Regulatory situation in Australia
In Australia e-cigarette devices are legal, but using nicotine-containing refills are not. In August 2016, many public health activists, amongst which the New Nicotine Alliance (NNA), had submitted proposals to local regulator Therapeutic Goods Administration (TGA), to remove nicotine concentrations of below 3.6% from the Poisons Standard. Their argument was that nicotine containing e-cigarettes hold a lot of potential if used for smoking cessation, and are at best excellent harm reduction tools.
However, in February 2017, the TGA rejected the application and upheld the nicotine ban. “The TGA is essentially saying to the hundreds of thousands of Australians who have already quit smoking by using e-cigarettes: You quit the wrong way. We are not going to let you do this. But you can go and buy a pack of smokes, no problem.” said Dr. Attila Danko from NNA AU, at the time.
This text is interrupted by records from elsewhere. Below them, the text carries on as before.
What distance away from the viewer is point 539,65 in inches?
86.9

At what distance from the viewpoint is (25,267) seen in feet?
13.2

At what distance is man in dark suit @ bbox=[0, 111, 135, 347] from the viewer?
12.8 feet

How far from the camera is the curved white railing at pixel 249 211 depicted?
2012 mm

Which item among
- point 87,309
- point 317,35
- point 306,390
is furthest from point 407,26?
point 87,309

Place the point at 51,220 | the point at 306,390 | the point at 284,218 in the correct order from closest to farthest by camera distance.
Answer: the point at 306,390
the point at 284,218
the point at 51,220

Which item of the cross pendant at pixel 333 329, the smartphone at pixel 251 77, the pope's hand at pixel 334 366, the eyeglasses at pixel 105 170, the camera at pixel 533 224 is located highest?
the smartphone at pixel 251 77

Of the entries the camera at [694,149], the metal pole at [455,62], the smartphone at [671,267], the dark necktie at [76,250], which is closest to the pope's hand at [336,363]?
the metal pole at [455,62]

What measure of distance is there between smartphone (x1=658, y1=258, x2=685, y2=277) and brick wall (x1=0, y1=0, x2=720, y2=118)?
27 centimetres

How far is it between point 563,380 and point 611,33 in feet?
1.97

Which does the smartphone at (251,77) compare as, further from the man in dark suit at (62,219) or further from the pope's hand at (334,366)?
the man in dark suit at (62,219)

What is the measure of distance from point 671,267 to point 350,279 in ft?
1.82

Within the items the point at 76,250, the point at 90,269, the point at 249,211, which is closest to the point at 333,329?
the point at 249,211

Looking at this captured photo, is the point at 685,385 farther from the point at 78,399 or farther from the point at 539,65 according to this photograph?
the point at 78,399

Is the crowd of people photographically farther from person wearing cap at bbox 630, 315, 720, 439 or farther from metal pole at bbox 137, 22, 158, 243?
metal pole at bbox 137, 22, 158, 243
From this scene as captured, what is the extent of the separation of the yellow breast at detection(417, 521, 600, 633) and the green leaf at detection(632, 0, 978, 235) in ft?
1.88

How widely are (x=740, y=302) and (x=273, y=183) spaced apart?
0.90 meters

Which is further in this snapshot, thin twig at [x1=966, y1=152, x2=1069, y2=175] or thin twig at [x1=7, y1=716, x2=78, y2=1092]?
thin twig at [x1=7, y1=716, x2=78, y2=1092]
RANZCP adopts a different stance from medical community in Australia
Renowned doctor, and tobacco treatment specialist Colin Mendelsohn, who is also an Associate Professor in the School of Public Health and Community Medicine at the University of NSW labelled the RANZCP’s position as being in “sharp contrast” to the Australian Medical Association’s (AMA) “prohibitionist view”.
He applauded the RANZCP for looking at the evidence and taking a leading position in breaking away from the Association. “The AMA’s position paper was a disgrace, I was embarrassed; they ignored all the international evidence, that New Zealand and Canada have looked at the evidence and decided to make e-cigarettes legal,” said Mendelsohn.
However, the president of Australian Medical Association (AMA), Dr. Michael Gannon, is denying that that RANZCP’s stance contrasts in any way with that of the AMA. “The AMA takes a more population health view of the issues and worries significantly about the normalisation of vaping and the evidence that suggests it represents a gateway drug to heavier use of tobacco,” he said. “RANZCP, representing doctors in two countries, has carefully looked at the evidence and come up with a different view, which recognises the needs of their patients.”
AMA still referring to the proven unsound ‘Gateway Theory’
The Australian doctors who addressed the federal parliamentary committee earlier in July, pointed out how smoking rates have drastically decreased in countries where vaping was either endorsed, such as in the UK, or where nicotine-containing e-liquids are at least available, such as in the US. Additionally, they pointed out that that the theories that vaping either normalises (or acts as a gateway to) smoking, which the AMA referred to above, have been proven unsound.